A weekly roundup of key headlines for home professionals
A weekly roundup of the top headlines for housing professionals #UKhousing
While most of London has warmed as temperatures hit well above 30°C in some areas, there is one thing in the capital that seems to be cooling down: housing sales.
We had two stories this week that seemed to indicate that the demand for private sale and shared ownership properties offered by London’s largest housing associations may not be as attractive as they once were.
On Wednesday, it was announced that L&Q currently has more than 1,000 unsold shared-ownership homes on its books. Undoubtedly even more worrying is the fact that after six months there were still 343 unsold and 100 of them still unsold a year after construction.
So are we going back to the 2019-20 wobble where providers in London sat with hundreds of unsold homes for months and the cross-subsidy model that had supported them for so long was under pressure?
L&Q doesn’t seem too concerned. Commenting on the high number of unsold homes, Martin Watts, director of treasury at L&Q, pointed out that 30% of homes had been owned for less than a month and sales demand, including for co-ownership, remained strong.
But the numbers don’t always lie and this has been creeping steadily since the beginning of the year. However, there are two tensions here. On the other side of the coin, market-purchased and co-ownership homes are not only becoming less attractive to buyers, but also less available for housing associations.

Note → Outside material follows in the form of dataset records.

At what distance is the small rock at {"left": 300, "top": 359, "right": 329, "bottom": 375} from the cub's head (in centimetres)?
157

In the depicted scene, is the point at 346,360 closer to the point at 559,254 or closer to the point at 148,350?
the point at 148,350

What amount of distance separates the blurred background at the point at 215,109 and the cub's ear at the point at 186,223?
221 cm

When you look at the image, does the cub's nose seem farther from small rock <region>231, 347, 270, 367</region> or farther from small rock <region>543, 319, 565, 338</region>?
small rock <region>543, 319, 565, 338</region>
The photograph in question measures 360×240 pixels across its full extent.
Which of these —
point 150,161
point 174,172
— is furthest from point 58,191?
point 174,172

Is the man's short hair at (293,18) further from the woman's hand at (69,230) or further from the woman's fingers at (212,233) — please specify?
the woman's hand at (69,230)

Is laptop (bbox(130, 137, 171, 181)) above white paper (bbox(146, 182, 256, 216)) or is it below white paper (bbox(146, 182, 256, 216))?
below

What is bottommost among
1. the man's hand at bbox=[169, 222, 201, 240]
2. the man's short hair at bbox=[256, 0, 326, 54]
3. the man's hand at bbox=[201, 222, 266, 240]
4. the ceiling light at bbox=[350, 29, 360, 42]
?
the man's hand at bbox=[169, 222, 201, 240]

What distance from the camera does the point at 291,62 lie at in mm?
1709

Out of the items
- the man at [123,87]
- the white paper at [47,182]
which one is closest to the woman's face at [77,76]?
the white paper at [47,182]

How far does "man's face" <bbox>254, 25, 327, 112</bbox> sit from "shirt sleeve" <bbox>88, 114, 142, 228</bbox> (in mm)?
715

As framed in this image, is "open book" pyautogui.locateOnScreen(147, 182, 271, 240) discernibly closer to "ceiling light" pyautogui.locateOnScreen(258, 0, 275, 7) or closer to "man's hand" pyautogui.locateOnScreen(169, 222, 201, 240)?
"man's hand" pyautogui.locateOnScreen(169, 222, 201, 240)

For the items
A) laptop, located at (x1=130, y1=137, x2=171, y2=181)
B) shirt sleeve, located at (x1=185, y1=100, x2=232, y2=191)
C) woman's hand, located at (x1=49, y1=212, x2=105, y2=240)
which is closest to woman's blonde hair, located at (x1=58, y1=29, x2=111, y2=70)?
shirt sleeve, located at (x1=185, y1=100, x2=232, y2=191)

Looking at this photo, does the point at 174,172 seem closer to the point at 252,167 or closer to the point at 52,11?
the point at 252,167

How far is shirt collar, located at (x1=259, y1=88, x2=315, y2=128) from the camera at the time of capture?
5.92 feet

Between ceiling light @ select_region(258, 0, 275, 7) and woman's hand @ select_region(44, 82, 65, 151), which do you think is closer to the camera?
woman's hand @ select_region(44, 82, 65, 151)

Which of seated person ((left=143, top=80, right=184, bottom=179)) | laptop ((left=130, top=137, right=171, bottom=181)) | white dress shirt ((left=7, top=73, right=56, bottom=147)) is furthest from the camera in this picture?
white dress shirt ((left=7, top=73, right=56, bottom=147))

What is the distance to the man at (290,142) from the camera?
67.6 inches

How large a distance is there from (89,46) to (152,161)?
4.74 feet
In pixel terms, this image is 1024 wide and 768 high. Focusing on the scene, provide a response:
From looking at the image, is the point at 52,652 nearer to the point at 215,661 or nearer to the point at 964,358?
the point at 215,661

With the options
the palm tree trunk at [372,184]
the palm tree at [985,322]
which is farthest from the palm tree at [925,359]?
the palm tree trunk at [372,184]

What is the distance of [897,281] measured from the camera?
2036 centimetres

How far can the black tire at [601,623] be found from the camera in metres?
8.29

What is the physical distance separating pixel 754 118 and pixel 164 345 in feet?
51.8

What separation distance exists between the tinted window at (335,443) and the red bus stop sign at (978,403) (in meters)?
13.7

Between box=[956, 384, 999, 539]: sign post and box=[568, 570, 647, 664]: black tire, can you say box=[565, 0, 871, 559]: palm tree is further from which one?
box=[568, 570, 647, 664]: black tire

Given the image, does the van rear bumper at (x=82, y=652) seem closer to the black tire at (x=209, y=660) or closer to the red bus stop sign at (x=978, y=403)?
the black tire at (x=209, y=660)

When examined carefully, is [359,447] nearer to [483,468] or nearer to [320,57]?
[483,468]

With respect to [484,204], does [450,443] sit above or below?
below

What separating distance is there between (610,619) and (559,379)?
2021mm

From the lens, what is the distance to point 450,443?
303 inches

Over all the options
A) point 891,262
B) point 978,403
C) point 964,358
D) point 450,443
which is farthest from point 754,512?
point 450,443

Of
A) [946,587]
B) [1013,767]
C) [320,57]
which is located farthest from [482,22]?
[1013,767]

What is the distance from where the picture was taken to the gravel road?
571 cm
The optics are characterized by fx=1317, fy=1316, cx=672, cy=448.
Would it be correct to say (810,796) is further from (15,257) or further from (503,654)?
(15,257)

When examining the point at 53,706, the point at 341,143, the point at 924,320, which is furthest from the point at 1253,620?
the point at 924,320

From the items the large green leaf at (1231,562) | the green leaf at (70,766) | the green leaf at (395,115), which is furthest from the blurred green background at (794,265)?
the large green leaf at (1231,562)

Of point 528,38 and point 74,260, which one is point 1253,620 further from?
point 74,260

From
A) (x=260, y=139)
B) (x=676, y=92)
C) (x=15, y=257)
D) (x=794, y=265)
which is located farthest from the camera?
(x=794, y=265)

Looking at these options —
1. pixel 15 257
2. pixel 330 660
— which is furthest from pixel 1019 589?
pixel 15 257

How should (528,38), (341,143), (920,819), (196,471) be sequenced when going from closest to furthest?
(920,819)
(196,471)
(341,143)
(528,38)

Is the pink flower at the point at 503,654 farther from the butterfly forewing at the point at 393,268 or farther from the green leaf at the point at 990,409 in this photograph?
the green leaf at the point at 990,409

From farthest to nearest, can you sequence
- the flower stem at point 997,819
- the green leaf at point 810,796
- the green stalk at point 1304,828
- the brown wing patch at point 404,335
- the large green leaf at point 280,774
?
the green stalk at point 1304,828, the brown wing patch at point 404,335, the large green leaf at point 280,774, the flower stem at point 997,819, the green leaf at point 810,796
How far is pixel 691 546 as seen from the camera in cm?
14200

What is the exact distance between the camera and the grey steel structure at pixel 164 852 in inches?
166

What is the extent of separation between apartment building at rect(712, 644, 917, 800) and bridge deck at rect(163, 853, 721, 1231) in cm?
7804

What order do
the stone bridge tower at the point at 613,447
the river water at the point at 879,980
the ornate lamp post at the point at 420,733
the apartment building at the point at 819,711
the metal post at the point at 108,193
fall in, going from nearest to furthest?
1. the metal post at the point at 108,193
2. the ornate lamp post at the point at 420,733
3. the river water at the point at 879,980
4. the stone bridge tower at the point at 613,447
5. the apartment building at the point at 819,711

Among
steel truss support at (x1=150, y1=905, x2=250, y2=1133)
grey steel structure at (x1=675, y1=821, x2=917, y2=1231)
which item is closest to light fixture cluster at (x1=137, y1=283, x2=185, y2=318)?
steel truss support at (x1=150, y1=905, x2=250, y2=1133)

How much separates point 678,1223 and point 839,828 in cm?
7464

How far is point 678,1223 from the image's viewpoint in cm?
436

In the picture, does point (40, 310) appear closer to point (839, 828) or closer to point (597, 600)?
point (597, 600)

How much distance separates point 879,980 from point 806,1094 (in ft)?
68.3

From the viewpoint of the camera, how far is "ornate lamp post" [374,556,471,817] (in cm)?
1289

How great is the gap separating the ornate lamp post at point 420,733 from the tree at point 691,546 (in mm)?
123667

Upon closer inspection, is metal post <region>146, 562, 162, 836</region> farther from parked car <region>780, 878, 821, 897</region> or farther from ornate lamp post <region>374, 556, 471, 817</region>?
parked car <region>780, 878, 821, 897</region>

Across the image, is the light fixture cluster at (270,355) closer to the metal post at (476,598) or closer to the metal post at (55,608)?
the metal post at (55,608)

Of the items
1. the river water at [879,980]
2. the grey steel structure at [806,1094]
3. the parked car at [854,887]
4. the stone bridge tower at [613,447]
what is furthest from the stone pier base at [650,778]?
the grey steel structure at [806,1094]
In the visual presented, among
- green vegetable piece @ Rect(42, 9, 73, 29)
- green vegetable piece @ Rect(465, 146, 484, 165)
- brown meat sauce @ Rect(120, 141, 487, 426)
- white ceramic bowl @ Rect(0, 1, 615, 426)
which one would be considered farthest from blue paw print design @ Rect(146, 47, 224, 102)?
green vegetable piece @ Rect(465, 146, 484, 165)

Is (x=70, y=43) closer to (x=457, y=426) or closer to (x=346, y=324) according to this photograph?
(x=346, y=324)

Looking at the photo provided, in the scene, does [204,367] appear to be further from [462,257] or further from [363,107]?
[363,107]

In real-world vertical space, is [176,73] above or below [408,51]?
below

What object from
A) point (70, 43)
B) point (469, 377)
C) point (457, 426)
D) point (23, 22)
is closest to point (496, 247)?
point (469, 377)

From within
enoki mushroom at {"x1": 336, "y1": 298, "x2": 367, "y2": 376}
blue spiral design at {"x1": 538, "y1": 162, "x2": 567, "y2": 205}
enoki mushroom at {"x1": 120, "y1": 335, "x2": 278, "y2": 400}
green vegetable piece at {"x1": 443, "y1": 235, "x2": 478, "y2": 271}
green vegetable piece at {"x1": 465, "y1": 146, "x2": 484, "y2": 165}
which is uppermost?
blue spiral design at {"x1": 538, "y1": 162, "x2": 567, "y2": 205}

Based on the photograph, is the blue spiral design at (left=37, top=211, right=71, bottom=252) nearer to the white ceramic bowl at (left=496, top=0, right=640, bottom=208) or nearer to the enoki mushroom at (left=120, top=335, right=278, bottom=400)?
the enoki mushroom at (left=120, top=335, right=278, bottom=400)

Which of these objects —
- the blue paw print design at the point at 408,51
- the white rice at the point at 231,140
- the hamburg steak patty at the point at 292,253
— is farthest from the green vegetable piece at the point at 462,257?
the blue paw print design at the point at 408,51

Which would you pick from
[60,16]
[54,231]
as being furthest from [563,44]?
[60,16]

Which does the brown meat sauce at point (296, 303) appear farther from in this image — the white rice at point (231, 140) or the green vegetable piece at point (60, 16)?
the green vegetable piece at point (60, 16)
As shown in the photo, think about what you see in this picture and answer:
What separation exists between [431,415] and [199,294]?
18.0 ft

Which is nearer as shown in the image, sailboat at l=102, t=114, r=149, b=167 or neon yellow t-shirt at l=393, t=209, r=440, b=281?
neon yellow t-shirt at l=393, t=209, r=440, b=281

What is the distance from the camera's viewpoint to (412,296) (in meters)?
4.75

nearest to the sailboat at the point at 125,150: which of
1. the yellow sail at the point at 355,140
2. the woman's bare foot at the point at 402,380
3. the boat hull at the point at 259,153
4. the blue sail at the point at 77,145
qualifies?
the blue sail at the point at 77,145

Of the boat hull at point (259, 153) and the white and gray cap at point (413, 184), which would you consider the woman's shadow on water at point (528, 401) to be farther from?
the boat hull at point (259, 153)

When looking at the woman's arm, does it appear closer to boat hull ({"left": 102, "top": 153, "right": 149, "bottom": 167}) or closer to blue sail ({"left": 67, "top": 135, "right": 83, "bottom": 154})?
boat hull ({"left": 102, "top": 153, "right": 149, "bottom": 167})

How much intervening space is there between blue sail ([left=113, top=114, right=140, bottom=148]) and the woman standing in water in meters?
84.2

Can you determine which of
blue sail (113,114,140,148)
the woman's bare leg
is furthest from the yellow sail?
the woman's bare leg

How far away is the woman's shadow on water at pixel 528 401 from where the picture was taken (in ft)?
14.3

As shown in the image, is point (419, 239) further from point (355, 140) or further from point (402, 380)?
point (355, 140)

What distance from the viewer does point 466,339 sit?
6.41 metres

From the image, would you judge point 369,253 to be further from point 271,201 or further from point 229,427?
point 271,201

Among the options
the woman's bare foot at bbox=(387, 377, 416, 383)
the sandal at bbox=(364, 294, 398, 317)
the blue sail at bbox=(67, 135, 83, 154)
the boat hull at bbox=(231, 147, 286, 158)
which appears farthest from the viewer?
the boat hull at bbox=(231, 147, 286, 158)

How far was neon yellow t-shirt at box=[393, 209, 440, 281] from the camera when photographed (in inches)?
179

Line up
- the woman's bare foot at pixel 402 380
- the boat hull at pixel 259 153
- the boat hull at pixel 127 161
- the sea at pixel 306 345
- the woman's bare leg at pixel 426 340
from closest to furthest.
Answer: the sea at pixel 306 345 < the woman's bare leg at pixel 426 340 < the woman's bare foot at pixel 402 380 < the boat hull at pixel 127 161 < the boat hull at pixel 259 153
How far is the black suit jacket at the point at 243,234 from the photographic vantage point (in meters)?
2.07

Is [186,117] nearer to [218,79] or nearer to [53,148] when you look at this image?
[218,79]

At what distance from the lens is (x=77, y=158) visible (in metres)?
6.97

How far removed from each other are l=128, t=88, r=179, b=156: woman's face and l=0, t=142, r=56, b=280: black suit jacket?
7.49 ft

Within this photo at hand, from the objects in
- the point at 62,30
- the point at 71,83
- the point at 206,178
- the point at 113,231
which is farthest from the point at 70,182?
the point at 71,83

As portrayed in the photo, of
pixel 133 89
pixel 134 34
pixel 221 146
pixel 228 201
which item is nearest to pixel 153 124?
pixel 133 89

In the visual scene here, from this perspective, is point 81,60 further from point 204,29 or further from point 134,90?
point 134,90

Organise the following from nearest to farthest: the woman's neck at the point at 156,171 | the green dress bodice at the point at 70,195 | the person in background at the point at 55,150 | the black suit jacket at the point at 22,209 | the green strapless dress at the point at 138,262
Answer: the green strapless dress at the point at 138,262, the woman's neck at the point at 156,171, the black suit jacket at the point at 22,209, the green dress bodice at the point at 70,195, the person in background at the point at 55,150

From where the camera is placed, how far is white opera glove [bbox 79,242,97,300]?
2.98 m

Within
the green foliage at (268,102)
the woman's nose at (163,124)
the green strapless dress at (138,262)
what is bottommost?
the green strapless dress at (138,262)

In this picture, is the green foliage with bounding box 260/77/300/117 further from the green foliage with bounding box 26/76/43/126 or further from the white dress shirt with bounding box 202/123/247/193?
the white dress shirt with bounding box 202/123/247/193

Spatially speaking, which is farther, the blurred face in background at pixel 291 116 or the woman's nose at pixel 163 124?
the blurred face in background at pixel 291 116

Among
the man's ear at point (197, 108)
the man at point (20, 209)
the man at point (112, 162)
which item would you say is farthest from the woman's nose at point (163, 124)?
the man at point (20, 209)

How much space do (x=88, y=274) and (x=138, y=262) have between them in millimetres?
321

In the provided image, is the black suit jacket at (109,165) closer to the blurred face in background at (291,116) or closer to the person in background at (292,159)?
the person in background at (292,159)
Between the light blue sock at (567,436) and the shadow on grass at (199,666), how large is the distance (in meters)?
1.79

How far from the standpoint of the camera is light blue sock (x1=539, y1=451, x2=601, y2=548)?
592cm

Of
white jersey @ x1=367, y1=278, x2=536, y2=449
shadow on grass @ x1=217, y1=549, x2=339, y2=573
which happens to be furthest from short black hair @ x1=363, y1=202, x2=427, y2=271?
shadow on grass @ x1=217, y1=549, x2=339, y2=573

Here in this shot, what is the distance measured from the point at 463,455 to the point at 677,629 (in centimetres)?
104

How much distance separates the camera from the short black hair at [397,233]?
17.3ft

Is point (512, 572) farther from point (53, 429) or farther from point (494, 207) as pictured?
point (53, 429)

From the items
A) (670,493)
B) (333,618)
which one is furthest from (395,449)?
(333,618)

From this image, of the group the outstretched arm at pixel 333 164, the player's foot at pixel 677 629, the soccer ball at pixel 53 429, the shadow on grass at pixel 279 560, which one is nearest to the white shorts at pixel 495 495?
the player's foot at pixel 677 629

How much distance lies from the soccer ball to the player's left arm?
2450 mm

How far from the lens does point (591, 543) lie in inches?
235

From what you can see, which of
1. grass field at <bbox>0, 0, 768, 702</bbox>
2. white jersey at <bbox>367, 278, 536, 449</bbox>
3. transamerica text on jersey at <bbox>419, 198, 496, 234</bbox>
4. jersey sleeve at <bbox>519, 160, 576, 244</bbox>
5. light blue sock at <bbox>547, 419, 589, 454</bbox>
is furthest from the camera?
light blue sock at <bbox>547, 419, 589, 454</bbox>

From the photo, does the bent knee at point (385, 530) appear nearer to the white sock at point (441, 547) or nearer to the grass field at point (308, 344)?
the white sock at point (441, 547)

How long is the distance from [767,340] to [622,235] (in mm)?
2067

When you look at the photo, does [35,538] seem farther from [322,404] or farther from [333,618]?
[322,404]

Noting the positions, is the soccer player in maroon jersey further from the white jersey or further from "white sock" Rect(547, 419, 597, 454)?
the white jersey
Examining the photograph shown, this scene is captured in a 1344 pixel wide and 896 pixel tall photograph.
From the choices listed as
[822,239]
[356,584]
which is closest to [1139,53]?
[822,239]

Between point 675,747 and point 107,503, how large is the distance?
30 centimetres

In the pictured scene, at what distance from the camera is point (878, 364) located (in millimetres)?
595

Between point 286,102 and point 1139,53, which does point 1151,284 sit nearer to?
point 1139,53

Metropolitan Thames Valley released its results this week, which showed direct sales fell by 75%, while turnover fell from £65m last year to just £17million this year.
For Metropolitan Thames Valley, the dramatic reduction in housing numbers was due to the economic impact of the coronavirus pandemic, which slowed the construction of new homes on land.
Could we see a downward trend as more and more accounts appear and similar themes emerge?
Elsewhere, we have published the first in a series of articles on the issue of exempt housing in Birmingham. The number of exempt properties has uniquely exploded in the UK’s second-largest city over the past eight years, from 3,000 to nearly 22,000.
As the numbers grew, there were more and more cases of poor housing. One of the more shocking stories was the story of tenants who had to wait for weeks with a sewage pipe running into their yard before it was finally repaired.
You can read the full piece here. And look out for more next week.
Finally, there was also news about the Greater London Authority’s ‘Right to Buy-back’ scheme.
According to the mayor’s office, more than 1,500 Right to Buy homes have been returned to the local government since the scheme started in 2021. The Greater London Authority has spent £152 million to pay for this, of which £85 million comes from the Affordable Homes Programme.